Requirements
Report every line of the spatial relationship records that contains the word "another".

[Spatial relationship records]
= = =
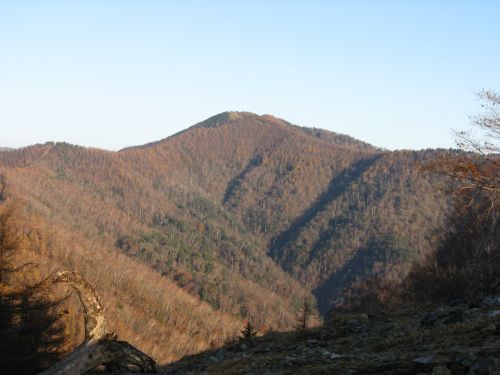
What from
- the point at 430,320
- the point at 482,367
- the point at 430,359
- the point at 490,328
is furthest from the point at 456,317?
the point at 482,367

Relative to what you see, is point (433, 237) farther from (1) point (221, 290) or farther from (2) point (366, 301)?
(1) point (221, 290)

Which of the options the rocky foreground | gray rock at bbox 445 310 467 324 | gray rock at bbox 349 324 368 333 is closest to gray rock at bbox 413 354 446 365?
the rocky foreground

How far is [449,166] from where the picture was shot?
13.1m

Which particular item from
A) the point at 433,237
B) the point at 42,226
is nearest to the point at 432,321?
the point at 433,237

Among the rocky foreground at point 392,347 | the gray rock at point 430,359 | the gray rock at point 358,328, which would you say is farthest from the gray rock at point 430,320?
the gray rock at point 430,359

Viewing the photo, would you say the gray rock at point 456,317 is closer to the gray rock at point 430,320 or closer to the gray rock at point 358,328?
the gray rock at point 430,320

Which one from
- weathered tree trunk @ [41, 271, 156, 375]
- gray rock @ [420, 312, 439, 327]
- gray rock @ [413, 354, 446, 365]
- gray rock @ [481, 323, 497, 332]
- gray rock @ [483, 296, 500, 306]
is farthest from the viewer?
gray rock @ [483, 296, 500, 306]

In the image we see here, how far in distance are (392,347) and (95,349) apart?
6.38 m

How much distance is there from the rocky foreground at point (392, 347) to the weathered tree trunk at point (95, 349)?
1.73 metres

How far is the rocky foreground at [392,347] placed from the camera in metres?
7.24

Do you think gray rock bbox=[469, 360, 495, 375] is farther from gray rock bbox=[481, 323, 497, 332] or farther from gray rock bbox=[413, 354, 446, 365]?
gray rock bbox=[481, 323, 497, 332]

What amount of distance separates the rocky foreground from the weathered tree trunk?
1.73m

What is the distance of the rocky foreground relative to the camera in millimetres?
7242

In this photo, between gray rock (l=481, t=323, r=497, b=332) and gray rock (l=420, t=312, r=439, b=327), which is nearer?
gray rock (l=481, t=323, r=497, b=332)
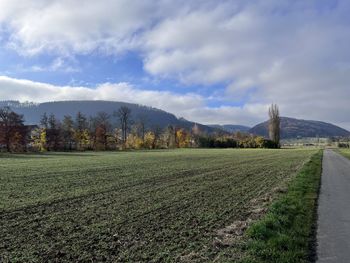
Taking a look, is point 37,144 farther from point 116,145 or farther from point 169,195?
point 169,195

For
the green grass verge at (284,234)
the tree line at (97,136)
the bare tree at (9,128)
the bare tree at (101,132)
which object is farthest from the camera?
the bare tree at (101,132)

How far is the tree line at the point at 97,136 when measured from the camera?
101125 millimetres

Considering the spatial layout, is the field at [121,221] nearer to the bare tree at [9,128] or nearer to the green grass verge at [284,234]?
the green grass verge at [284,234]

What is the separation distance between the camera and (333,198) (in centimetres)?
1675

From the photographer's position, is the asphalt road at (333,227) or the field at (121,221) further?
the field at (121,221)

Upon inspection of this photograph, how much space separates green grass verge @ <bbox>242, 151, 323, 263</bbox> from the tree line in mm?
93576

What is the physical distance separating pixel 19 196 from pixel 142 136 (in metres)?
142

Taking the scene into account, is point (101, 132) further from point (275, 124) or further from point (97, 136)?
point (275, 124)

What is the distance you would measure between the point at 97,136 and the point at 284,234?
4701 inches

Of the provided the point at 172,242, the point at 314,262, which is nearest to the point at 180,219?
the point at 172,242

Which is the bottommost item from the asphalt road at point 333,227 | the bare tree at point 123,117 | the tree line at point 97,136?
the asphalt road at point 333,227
= = =
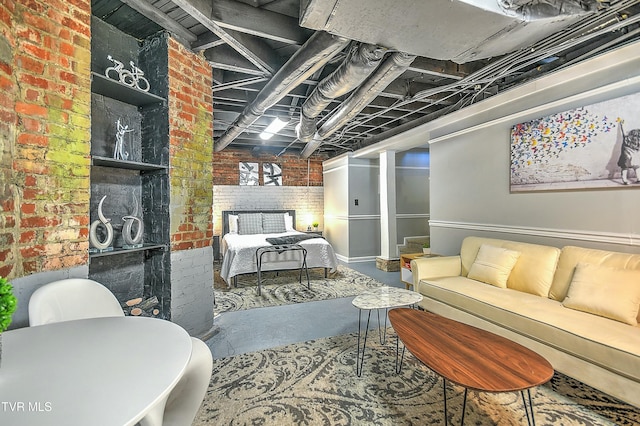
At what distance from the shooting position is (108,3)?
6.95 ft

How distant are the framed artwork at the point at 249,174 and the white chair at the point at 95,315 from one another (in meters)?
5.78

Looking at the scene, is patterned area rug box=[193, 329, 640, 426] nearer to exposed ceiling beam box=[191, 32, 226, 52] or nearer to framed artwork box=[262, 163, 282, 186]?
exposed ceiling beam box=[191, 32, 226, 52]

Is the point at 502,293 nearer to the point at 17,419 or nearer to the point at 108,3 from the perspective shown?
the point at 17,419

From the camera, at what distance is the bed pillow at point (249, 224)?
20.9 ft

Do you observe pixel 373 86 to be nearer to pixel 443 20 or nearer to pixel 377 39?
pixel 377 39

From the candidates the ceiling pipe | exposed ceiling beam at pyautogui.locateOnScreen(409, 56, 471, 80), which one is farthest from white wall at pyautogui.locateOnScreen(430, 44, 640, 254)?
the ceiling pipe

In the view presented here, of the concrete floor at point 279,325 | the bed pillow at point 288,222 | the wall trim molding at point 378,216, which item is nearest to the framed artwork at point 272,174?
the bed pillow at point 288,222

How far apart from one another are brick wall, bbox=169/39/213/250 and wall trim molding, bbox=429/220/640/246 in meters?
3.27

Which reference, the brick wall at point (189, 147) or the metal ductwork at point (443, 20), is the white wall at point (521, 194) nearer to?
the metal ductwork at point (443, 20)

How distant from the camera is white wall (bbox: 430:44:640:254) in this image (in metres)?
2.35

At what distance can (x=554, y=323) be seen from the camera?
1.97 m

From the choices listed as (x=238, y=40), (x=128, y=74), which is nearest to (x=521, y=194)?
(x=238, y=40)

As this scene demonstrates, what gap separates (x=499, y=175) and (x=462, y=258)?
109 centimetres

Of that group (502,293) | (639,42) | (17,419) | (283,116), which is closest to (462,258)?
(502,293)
= = =
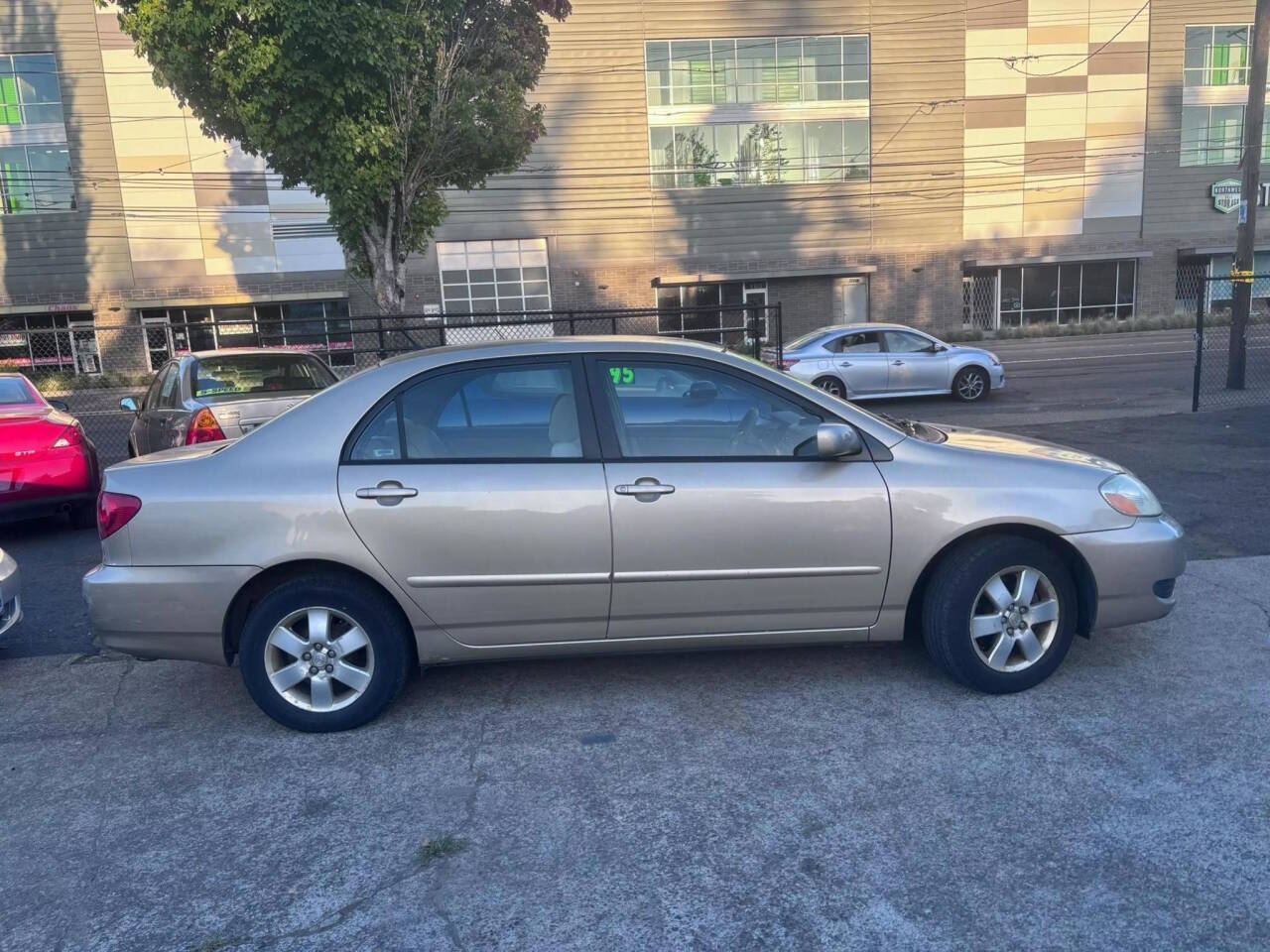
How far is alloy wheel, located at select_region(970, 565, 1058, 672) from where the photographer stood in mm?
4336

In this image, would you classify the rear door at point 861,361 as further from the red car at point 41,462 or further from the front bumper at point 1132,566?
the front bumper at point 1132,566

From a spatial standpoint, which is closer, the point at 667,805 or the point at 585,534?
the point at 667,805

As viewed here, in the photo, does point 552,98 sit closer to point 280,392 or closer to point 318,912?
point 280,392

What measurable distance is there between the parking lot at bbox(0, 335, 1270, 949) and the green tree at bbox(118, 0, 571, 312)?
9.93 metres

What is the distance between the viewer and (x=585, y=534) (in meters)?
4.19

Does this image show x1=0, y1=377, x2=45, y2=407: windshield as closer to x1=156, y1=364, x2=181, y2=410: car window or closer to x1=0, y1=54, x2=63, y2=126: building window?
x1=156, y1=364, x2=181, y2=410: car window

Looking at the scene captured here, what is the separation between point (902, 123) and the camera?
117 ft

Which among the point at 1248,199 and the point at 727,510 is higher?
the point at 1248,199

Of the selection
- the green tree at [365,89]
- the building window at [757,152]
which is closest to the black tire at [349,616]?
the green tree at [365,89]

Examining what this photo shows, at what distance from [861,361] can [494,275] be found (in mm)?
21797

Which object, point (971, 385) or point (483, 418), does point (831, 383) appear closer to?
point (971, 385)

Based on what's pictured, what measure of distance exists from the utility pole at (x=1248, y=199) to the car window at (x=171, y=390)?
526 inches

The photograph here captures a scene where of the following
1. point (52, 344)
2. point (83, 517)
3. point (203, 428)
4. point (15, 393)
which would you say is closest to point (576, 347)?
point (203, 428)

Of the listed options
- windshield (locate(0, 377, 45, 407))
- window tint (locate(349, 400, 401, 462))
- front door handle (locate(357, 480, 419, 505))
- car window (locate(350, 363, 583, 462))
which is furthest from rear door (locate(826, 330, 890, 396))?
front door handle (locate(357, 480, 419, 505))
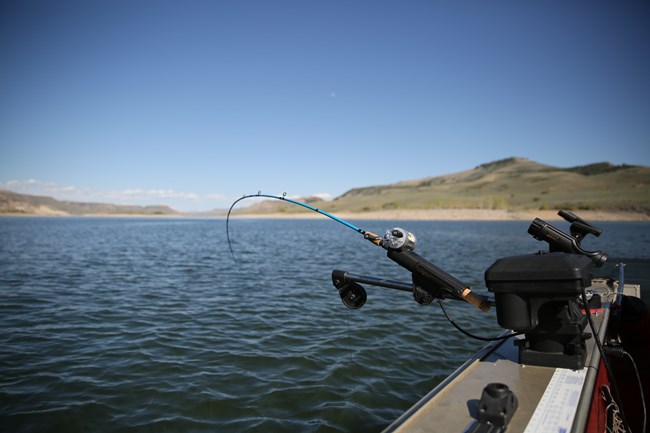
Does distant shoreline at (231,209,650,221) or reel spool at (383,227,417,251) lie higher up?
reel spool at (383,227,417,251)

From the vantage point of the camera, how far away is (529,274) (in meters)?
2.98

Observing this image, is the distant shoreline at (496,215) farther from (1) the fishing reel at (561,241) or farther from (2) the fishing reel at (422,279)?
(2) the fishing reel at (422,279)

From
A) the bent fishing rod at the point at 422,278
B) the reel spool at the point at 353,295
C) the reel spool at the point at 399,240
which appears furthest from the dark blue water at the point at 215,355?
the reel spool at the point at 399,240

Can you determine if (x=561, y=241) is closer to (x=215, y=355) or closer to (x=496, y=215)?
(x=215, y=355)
= = =
Problem solution
How distant are the framed artwork at the point at 249,174 and the white chair at the point at 95,315 from one another (in meters)?
How far apart from one another are brick wall, bbox=169/39/213/250 and wall trim molding, bbox=429/220/640/246 in meters?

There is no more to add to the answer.